I would like to be a person remembered as a person who, first and foremost, did not sell his soul in order to accommodate the political process. I came to Washington with a set of values, and I’m leaving with the same set of values. And I darn sure wasn’t going to sacrifice those values; that I was a President that had to make tough choices and was willing to make them. I surrounded myself with good people. I carefully considered the advice of smart, capable people and made tough decisions.

I’d like to be a President (known) as somebody who liberated 50 million people and helped achieve peace; that focused on individuals rather than process; that rallied people to serve their neighbor; that led an effort to help relieve HIV/AIDS and malaria on places like the continent of Africa; that helped elderly people get prescription drugs and Medicare as a part of the basic package; that came to Washington, D.C., with a set of political statements and worked as hard as I possibly could to do what I told the American people I would do.
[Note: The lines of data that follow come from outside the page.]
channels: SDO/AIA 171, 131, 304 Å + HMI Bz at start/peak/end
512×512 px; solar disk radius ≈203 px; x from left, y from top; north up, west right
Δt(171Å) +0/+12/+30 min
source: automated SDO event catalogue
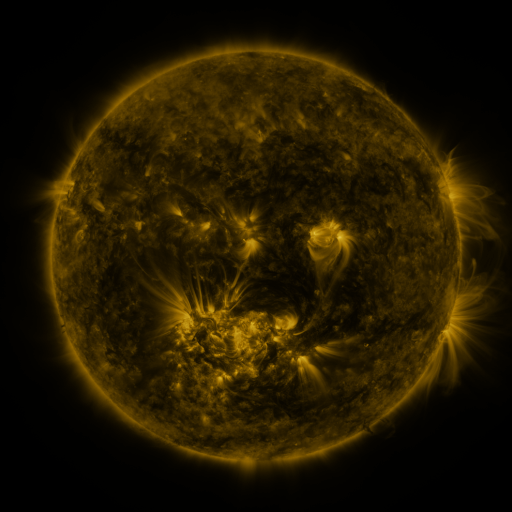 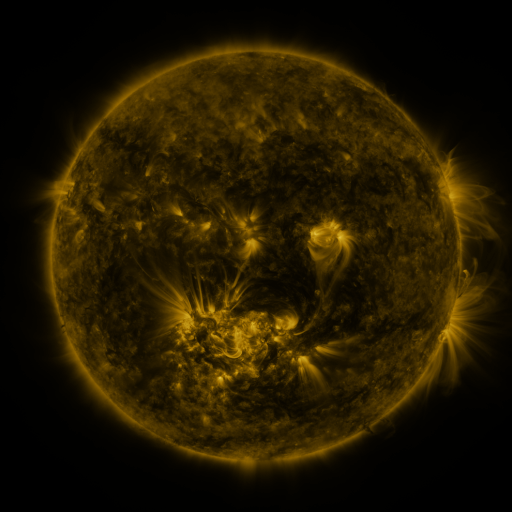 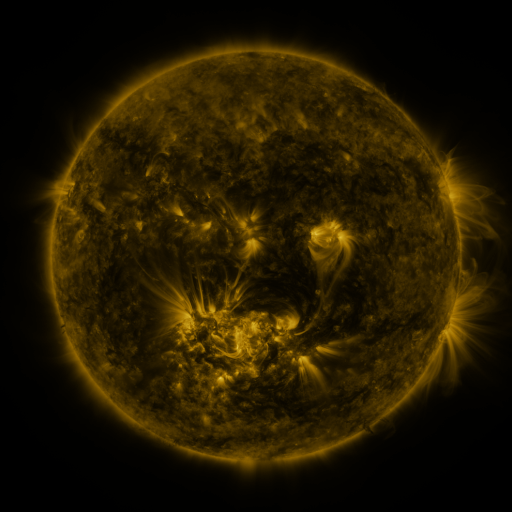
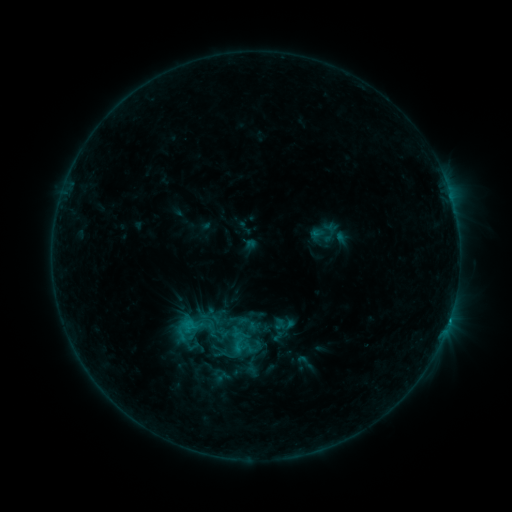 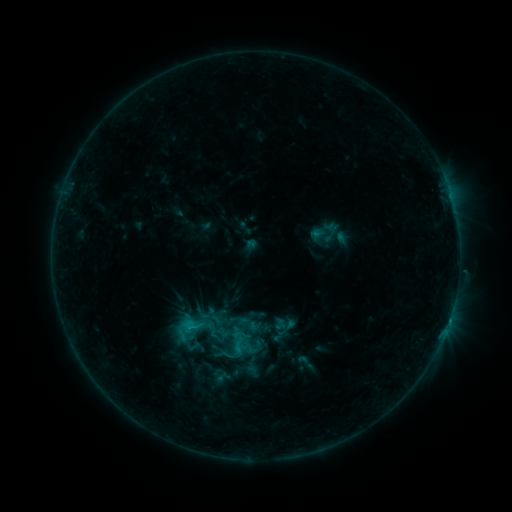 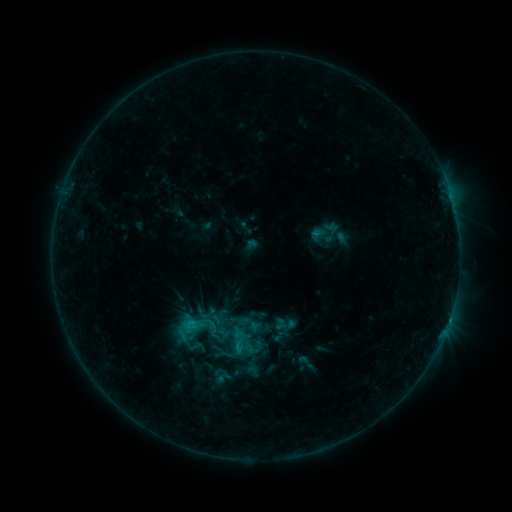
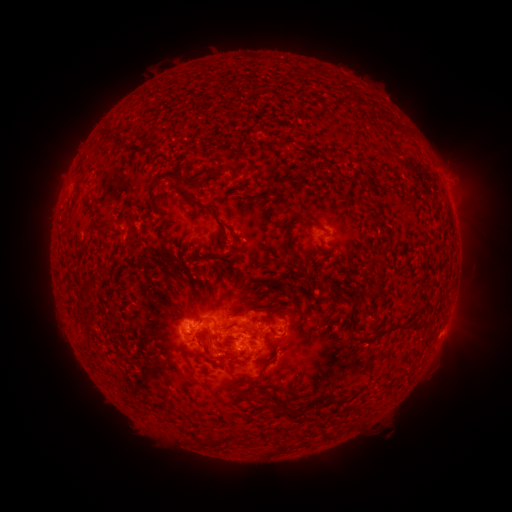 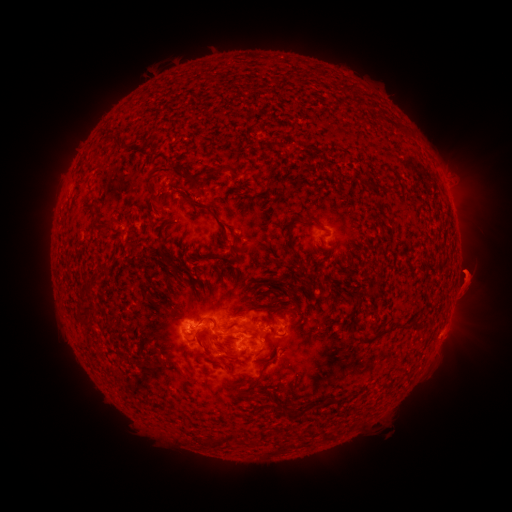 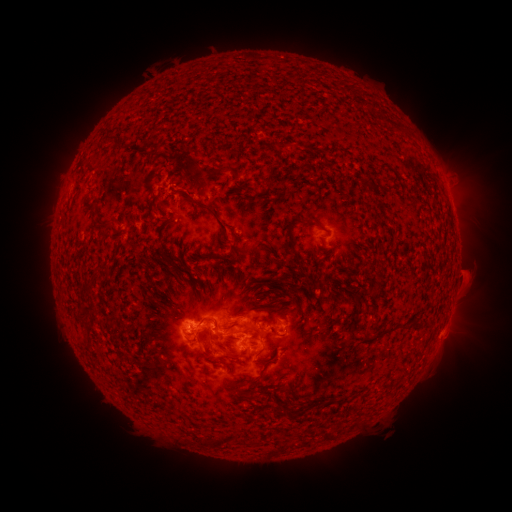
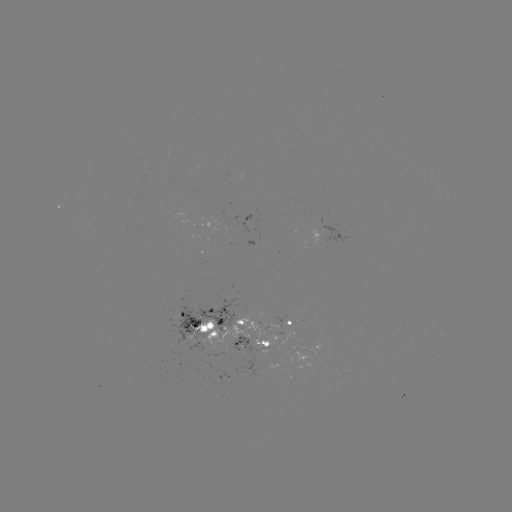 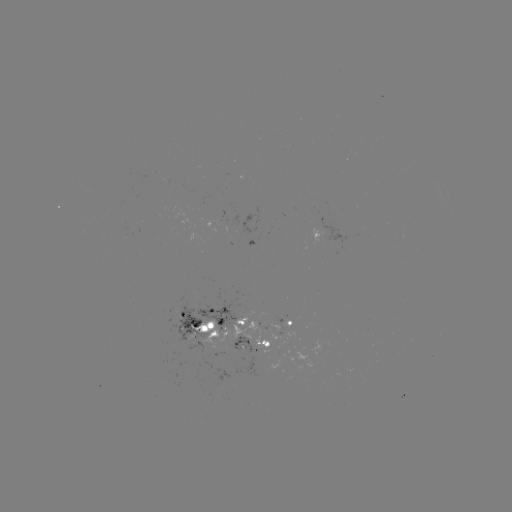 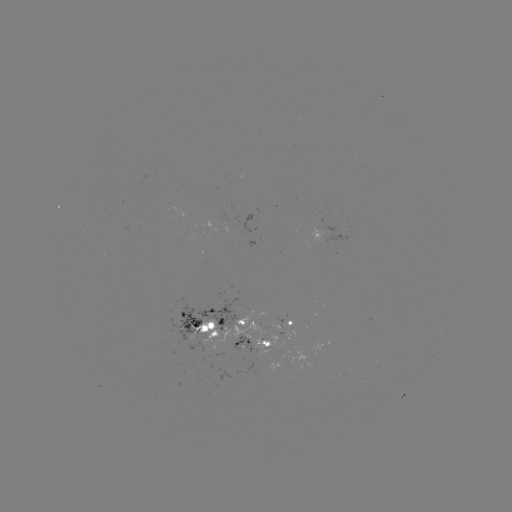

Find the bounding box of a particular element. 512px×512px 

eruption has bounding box [438, 212, 505, 356].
(Photo under a cc license from icbulk.)

Update: The National Review’s Victor Davis Hanson is lapping this up. Yes sir, Bush has done mighty fine:

We will come, through the Obama prism, to see that Bush’s sins were largely the absence of rhetorical skills, unfortunate shoot ’em braggadocio in 2003-4, the federal response to Katrina, and a certain administration haughtiness about the problems in Iraq between 2002-6, but not most of his policies that included prescription drugs, No Child Left Behind, AIDs relief in Africa, the removal of two odious regimes, and consensual governments in their places, a framework at home to stop 9/11-type terrorism, and good working partnerships with key allies abroad such as Britain, Germany, France, Italy, India, et al, and a pragmatism in handling rivals like Russia and China. 

In short, given all that, Obama’s victory (predicated on painting Bush as a Hoover/Nixon redux), more so even than perhaps a John McCain’s, may do more for Bush’s reputation that anyone ever imagined. And the Mumbai mess (over there, not here) will only empasize all this, as an array of old 9/11-era experts who used to warn us about radical Islam, then, in the subsequent respite at home, screamed that Bush fabricated a war against terror against bogeymen, and now in their third manifestation are paraded once more out to warn us about?—why, yes, radical Islam!